In one of Licauco’s writings that appeared in his book True Encounters with the Unknown, he writes of accounts in which dwarves, the Virgin Mary, and even Jesus Christ figured in apparitions in Mount Banahaw.  He goes on to say: “All types of spirits, good and bad, low and high, seem to be concentrated in that mountain, thus making it truly a powerful psychic center of influence.”

Licauco goes on to note another mystical venue, with a perilous and, to say the least, strange initiation ritual. In Lipa, Batangas, there is a religious group called Haring Bakal, or Iron King, which is another reference to Jesus Christ.

The ritual consists of a person being hacked 120 times in different parts of the body with a bolo. It is, supposedly, intended to render one immune from bullets and knife wounds. Licauco undertook the initiation himself

As if walking, breathing, erudite proof of this country’s mysticism, Licauco lived through the hacking to tell the tale. “And I wasn’t wounded,” he tells me. “But it hurt.”

 

Filipino mysticism 

Licauco posits that there are two types of culture present in the Philippines. There is the exoteric culture, which consists of visual arts, language, literature, et cetera. These are, he adds, taught in universities, where these become part of cultural history. On the other hand, there is our esoteric culture, which encompasses the average citizen’s belief in otherworldly forces and in the rituals tied to such beliefs.

Mystical tourism, of course, falls under esoteric culture. And for Licauco, it is the esoteric that defines the Filipino. In his speech to PATA, Licauco argues that the strength of Filipino culture lies in its faith in an unseen world, which “can nevertheless be seen and tapped with proper training, discipline, and procedure.”

“[Esoteric culture] has always been there, even before the Spaniards came,” Licauco elaborates, “But it sort of went underground because of the Spanish occupation. They replaced the native beliefs and practices with Christianity, and therefore, it went underground. But it has remained strong in the beliefs of the people.” 

Over time, these beliefs are now regarded by the urban Filipino as mere folk tales.
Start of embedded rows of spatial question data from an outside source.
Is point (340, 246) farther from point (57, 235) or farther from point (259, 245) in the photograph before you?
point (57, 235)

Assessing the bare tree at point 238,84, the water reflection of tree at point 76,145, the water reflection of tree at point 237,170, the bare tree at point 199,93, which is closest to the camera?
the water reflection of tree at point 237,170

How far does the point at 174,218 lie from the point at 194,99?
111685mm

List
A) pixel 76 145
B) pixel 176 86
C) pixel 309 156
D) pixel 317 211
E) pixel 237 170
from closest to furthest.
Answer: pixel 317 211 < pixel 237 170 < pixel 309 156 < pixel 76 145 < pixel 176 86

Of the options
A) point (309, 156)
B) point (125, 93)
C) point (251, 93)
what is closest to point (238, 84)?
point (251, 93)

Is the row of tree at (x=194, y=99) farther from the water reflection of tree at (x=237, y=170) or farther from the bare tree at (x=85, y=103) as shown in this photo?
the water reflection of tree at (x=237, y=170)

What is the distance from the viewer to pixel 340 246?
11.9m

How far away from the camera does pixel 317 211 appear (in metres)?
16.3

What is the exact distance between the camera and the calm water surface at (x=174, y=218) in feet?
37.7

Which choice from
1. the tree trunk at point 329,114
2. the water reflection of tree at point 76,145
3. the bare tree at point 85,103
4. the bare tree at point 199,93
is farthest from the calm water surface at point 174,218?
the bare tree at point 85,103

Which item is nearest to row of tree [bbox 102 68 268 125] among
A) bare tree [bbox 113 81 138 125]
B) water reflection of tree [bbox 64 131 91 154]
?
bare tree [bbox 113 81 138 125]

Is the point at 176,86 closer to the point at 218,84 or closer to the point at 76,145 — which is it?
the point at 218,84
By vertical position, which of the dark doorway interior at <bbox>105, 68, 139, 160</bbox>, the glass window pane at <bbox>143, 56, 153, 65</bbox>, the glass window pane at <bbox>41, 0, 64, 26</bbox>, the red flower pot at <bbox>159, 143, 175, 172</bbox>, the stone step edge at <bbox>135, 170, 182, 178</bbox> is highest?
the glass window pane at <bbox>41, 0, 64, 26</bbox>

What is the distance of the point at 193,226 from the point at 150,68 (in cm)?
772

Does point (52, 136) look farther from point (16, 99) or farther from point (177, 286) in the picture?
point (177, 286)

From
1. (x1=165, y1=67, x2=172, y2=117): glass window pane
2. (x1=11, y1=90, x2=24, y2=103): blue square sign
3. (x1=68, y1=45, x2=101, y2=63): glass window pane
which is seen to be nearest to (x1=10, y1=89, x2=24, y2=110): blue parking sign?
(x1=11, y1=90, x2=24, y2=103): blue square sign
Licauco ascribes this result to the dominance of Western culture, which he calls an “imposed culture.” Acquainting one’s self with our mystical venues and rituals is, to the author, an entry point into learning about our cultural identity.

But although we have welcomed into our lives foreign institutions like ballet, McDonald’s, and Christianity, Licauco is not perturbed in the slightest about one day losing our grip on Filipino culture.

“It is there, it’s very strong, and it will never die.”